> **To-do item**
Copy everything in the Usenet passage from "The basic model" down to "the company's server.", word for word.

> **Text shown**
◇ ◇ ◇ ◇ ◇
The basic model of Usenet provides a great deal of local control and relatively simple administration. A Usenet site joins the rest of the world by setting up a news exchange connection with at least one other news server on the Usenet network. Today, exchange is typically provided by a company's ISP. The administrator tells the company's news server to get in touch with the ISP's news server and exchange messages on a regular schedule. Company employees contact the company's local news server, and transact with it to read and post news messages. When a user in the company posts a new message in a newsgroup, the next time the company news server contacts the ISP's server it will notify the ISP's server that it has a new article and then transmit that article. At the same time, the ISP's server sends its new articles to the company's server.
◇ ◇ ◇ ◇ ◇
> **Records provided**
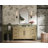 60 Inch Single Bathroom Vanity-609959659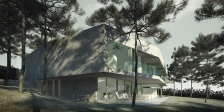 CALVICALVI&amp;Agrave;家庭住宅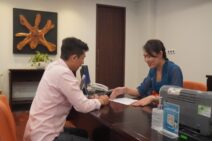 Jelang Akhir Tahun, Bank Lestari Bali (BPR) Bagikan Voucher Diskon untuk Nasabah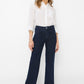Maine Wide Leg Jeans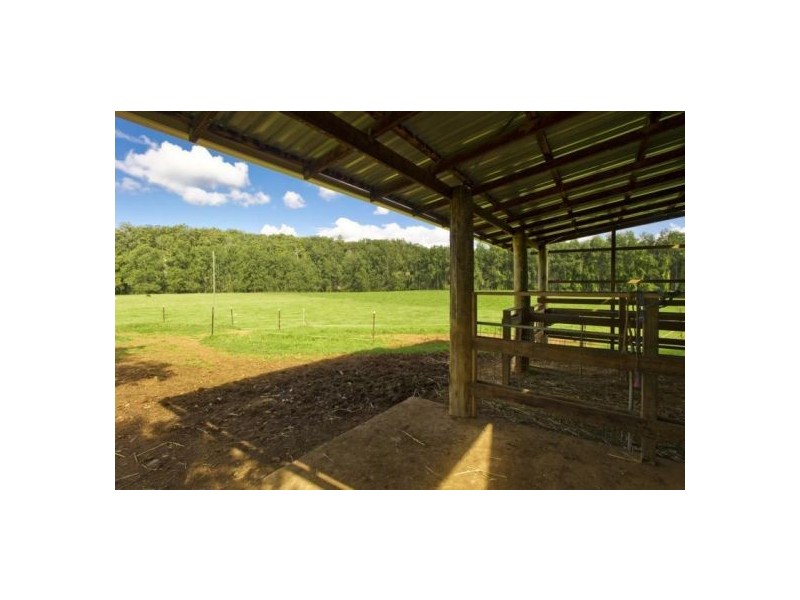 635 Gordonville Road, Bellingen NSW 2454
◇ ◇ ◇ ◇ ◇
> **Exercise response**
The basic model of Usenet provides a great deal of local control and relatively simple administration. A Usenet site joins the rest of the world by setting up a news exchange connection with at least one other news server on the Usenet network. Today, exchange is typically provided by a company's ISP. The administrator tells the company's news server to get in touch with the ISP's news server and exchange messages on a regular schedule. Company employees contact the company's local news server, and transact with it to read and post news messages. When a user in the company posts a new message in a newsgroup, the next time the company news server contacts the ISP's server it will notify the ISP's server that it has a new article and then transmit that article. At the same time, the ISP's server sends its new articles to the company's server.